Research Institute for Cognition and Robotics

Universität BielefeldCoR-Lab

Acquiring and Utilizing Correlation Patterns across Multiple Input Modalities for Developmental Learning

Project Leaders: Britta Wrede, Jannik Fritsch
PhD Student: Anna-Lisa Vollmer


 

The Intersensory Redundancy Theory formulated by Bahrick, Lickliter and Flom (2004) is an approach to explain how selective attention is achieved and how it guides the development of perception and cognition. The concept of amodal information is a relevant one for the approach pursued here. One example is fire, which can be seen, heard and smelled. Thus, the event of fire reaches us by amodal information, that is, information that is not specific to a single sensory modality but is redundant across more than one sense (Bahrick, Lickliter & Flom, 2004: 99). In the framework of Intersensory Redundancy Theory, the basic idea is that stimulus properties that are redundant or amodal reinforce each other, become foreground and attract, thus, attention. This process promotes faster processing of redundantly specified properties than of other stimulus properties in early development. Thus, the infant's initial sensitivity to amodal information provides an economical way of guiding perceptual processing to focus on meaningful, unique events. Intersensory redundancy refers to the spatially coordinated and temporally synchronous presentation of the same information across two or more senses and is therefore possible only for amodal properties (e.g., tempo, rhythm, duration, intensity). As an example, the sights and sounds of hands clapping provide intersensory redundancy because they are temporally synchronous, originate in the same place, and convey the same rhythm, pace, and intensity patterns in vision and audition (Bahrick, Lickliter & Flom, 2004: 100).
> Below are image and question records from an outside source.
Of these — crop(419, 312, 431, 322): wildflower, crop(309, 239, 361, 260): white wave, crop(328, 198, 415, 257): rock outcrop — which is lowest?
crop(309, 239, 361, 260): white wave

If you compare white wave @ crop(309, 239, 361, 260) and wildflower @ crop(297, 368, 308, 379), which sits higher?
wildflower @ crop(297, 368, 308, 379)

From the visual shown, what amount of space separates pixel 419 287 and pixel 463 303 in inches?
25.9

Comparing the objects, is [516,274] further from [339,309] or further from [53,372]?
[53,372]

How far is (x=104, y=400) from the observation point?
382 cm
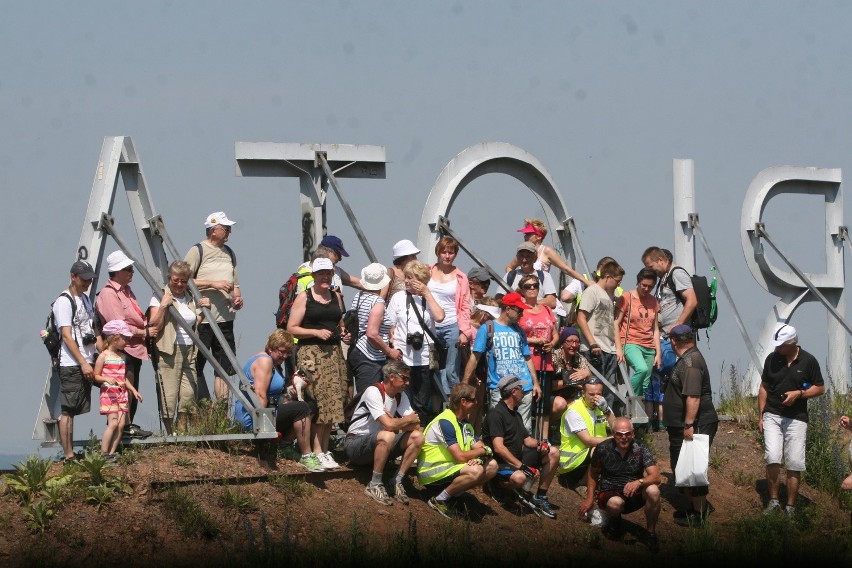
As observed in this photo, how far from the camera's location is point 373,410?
1320 cm

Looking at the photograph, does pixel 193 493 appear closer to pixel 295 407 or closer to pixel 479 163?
pixel 295 407

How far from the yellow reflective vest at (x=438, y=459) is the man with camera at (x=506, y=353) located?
0.53 metres

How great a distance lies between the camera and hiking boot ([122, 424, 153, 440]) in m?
13.1

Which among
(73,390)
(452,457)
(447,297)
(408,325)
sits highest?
(447,297)

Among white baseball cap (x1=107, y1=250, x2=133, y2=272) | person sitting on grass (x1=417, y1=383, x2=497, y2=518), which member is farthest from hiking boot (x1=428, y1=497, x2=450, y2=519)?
white baseball cap (x1=107, y1=250, x2=133, y2=272)

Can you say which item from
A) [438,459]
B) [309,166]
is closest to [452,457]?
[438,459]

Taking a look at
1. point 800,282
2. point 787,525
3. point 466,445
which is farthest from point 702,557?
point 800,282

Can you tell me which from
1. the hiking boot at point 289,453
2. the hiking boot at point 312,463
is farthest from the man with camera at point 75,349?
the hiking boot at point 312,463

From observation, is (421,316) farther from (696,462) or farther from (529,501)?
(696,462)

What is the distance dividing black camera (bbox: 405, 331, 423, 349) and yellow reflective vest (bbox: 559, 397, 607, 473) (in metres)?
1.65

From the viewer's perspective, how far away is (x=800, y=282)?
18.2 meters

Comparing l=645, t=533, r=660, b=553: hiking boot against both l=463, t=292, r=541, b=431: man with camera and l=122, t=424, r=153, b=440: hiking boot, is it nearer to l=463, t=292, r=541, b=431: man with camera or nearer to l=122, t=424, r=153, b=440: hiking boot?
l=463, t=292, r=541, b=431: man with camera

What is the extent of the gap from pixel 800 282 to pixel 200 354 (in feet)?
25.9

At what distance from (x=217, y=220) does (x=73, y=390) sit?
7.32ft
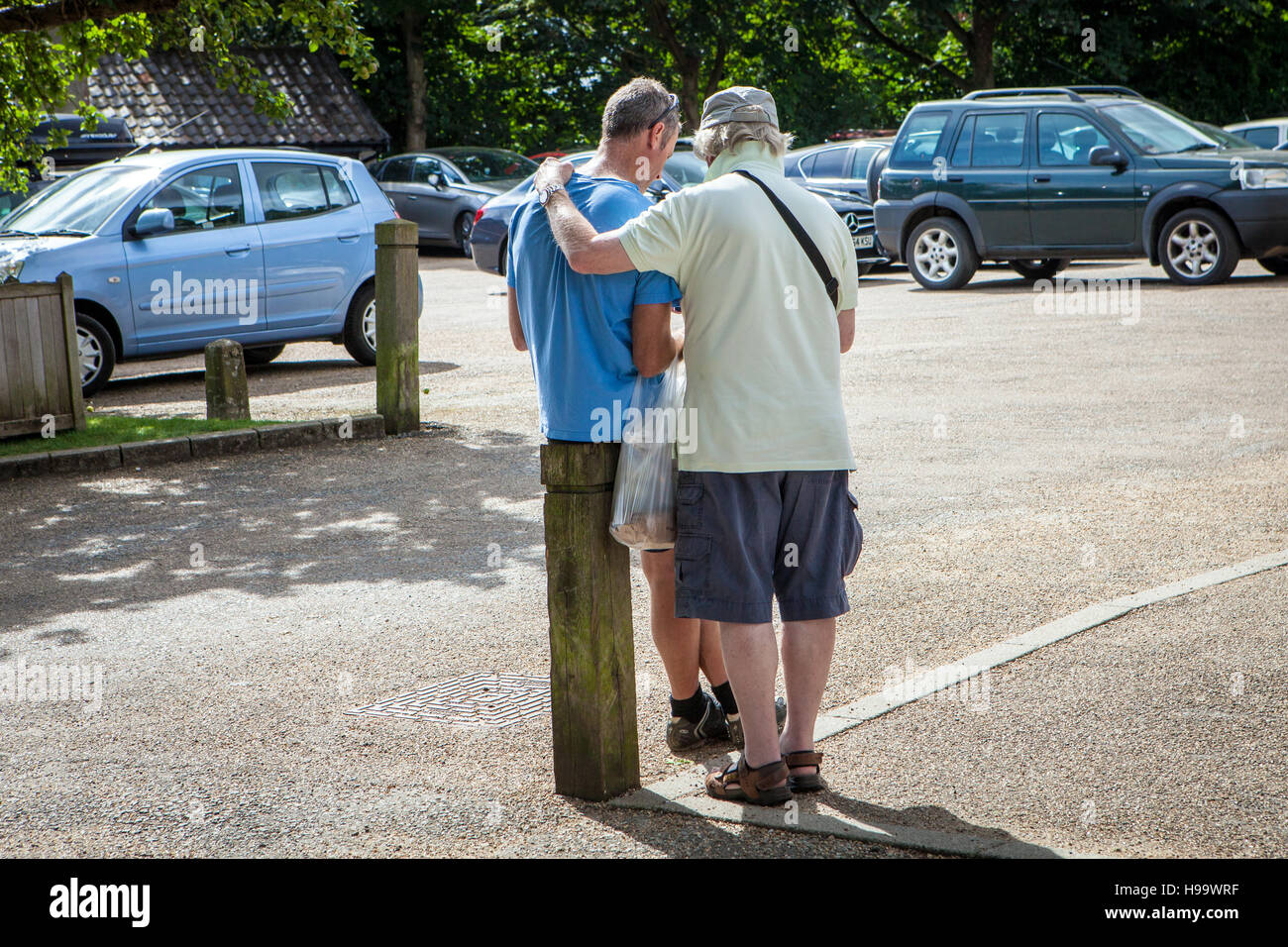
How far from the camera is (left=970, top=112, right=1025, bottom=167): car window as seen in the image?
1734 cm

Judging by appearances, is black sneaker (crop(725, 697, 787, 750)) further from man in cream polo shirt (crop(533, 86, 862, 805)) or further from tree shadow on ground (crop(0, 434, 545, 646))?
tree shadow on ground (crop(0, 434, 545, 646))

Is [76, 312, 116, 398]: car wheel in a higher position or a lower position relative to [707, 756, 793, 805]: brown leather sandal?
higher

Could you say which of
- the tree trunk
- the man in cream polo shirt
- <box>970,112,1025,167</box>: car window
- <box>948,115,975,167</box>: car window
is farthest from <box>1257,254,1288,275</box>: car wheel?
the tree trunk

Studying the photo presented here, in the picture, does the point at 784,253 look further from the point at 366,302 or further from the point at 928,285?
the point at 928,285

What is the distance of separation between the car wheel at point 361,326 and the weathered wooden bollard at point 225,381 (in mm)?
2910

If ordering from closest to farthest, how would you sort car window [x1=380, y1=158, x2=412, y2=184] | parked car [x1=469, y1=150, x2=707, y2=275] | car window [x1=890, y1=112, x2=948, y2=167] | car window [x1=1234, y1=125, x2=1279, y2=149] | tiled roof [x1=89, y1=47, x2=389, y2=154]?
1. car window [x1=890, y1=112, x2=948, y2=167]
2. parked car [x1=469, y1=150, x2=707, y2=275]
3. car window [x1=1234, y1=125, x2=1279, y2=149]
4. car window [x1=380, y1=158, x2=412, y2=184]
5. tiled roof [x1=89, y1=47, x2=389, y2=154]

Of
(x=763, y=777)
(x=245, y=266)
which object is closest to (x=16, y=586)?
(x=763, y=777)

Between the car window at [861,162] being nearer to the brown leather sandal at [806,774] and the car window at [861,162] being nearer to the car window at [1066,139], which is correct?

We hypothesize that multi-modal redundancy is a key concept to bootstrap learning of concepts as it allows drawing conclusions about the structure of data. By finding segments in time that exhibit strong correlations between specific properties in different modalities it is possible to extract these from the surrounding data where less correlation is present. For example, when demonstrating an action to their infants, parents will synchronize their speech patterns with their action patterns and thus segment their action into smaller sub-actions. Our assumption is that by extracting these sub-actions we are able to find not only building blocks of action but also build up multi-modal representations where the different elements are related to each other through learned correlations.